BigQuery (via Service account)

On BigQuery you are able to create tables and datasets on your environment and allow Splio to read your data securely through IAM role management. The costs of querying the data that you put at our disposal are charged to Splio’s service account.

⚠️ Any dataset or table that you would like to share with us must be located in the EU multi-region (it cannot be in a single region)

From Google Cloud’s documentation:
“Giving a view access to a dataset is also known as creating an authorized view in BigQuery. An authorized view lets you share query results with particular users and groups without giving them access to the underlying tables. You can also use the view's SQL query to restrict the columns (fields) the users are able to query.”

The process can be summarized as follows:

  1. Create a dedicated Splio dataset for data sharing in your environment
  2. Assign access controls to your project (give access to Splio on the dataset)
  3. Create the tables/views of the data you want to share

The step-by-step tutorial from Google BigQuery explains how to technically proceed with this workflow.

How should my data be refreshed?

Data freshness plays a crucial role in predictive quality. The data you give us access to should be up to date. We do not need real-time data, but we need for the data to be updated daily.

Next steps

The next sections of this documentation will take you through specific requirements for the tables that will be shared.
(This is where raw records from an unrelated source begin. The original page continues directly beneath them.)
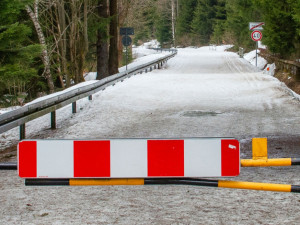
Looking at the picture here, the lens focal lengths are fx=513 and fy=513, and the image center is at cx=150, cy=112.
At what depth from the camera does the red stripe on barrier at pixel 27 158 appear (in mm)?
4121

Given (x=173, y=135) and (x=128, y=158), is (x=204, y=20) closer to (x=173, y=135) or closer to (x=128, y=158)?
(x=173, y=135)

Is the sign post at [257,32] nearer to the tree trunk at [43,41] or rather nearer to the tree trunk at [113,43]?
the tree trunk at [113,43]

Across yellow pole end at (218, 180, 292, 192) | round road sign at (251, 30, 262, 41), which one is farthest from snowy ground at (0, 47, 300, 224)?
round road sign at (251, 30, 262, 41)

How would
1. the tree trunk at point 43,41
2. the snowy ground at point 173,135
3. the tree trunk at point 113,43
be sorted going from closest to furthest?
1. the snowy ground at point 173,135
2. the tree trunk at point 43,41
3. the tree trunk at point 113,43

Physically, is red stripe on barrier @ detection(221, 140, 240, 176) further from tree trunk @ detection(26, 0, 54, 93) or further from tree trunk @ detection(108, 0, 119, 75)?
tree trunk @ detection(108, 0, 119, 75)

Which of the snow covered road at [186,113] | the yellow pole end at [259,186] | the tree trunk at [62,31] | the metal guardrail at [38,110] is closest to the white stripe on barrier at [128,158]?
the yellow pole end at [259,186]

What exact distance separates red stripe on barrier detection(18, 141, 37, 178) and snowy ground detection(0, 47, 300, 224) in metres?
0.57

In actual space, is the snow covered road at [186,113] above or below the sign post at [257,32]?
below

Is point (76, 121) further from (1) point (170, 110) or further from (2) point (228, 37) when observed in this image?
(2) point (228, 37)

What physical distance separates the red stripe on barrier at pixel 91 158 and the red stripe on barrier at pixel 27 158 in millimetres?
337

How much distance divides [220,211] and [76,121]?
24.6 ft

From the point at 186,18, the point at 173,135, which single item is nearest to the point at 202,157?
the point at 173,135

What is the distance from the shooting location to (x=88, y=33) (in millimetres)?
28203

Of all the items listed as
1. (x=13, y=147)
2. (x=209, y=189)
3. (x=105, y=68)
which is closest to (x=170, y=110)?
(x=13, y=147)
Depending on the materialization strategy of the shared data, you may need to set up workflows to keep the data updated (see the following subsection).

⚠️ The tables should always contain the defined history depth, and not only incremental updates. For instance, if we agreed on 2 years of transactional data, this table should always contain at least 2 years of transactions. Daily updates should append the new data to the existing one, and the oldest day of data can be purged. By default and for GDPR reasons, we accept a maximum of 4 years of history.

Views or tables?

Even if we can work with both data structures, we encourage you to use views as much as possible, since it would relieve you from the task of keeping the data updated: as long as the underlying source data is updated, the view is updated as well!
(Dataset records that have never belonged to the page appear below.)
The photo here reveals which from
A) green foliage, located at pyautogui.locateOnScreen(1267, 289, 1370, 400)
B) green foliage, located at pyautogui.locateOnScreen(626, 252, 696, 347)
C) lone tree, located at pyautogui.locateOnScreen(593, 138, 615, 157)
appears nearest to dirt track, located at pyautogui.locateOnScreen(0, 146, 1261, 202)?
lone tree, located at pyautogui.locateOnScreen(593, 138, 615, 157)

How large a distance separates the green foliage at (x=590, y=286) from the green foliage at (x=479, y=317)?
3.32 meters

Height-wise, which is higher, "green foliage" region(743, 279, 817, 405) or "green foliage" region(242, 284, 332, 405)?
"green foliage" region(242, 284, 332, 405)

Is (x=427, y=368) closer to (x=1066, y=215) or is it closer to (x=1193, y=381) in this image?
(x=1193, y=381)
The only limitation to that is if the view is too complex and needs a lot of resources to be queried. In that case, it might be interesting to transform it into a table to reduce the cost of querying it.

Table Partitioning

For event tables (purchases, broadcast, and reaction logs, browsing, etc.) we request that you use partitioned tables (as the shared table or underlying source table of the view), allowing cost optimizations while querying the tables.

For those tables, we kindly ask you to share with us the partition rules (field, type, and granularity) in order to adapt our ingestion workflow.

Splio’ service account

Access to your dataset should be given to Splio from a Service account that will be exclusively used to read your data and save it into Splio’s BigQuery environment. Your Technical Account Manager will provide you with the address of the service account at the beginning of your setup. Please note that we only need read access to your data and will not write directly into your dataset.

The process to give access to a service account on your dataset is explained here.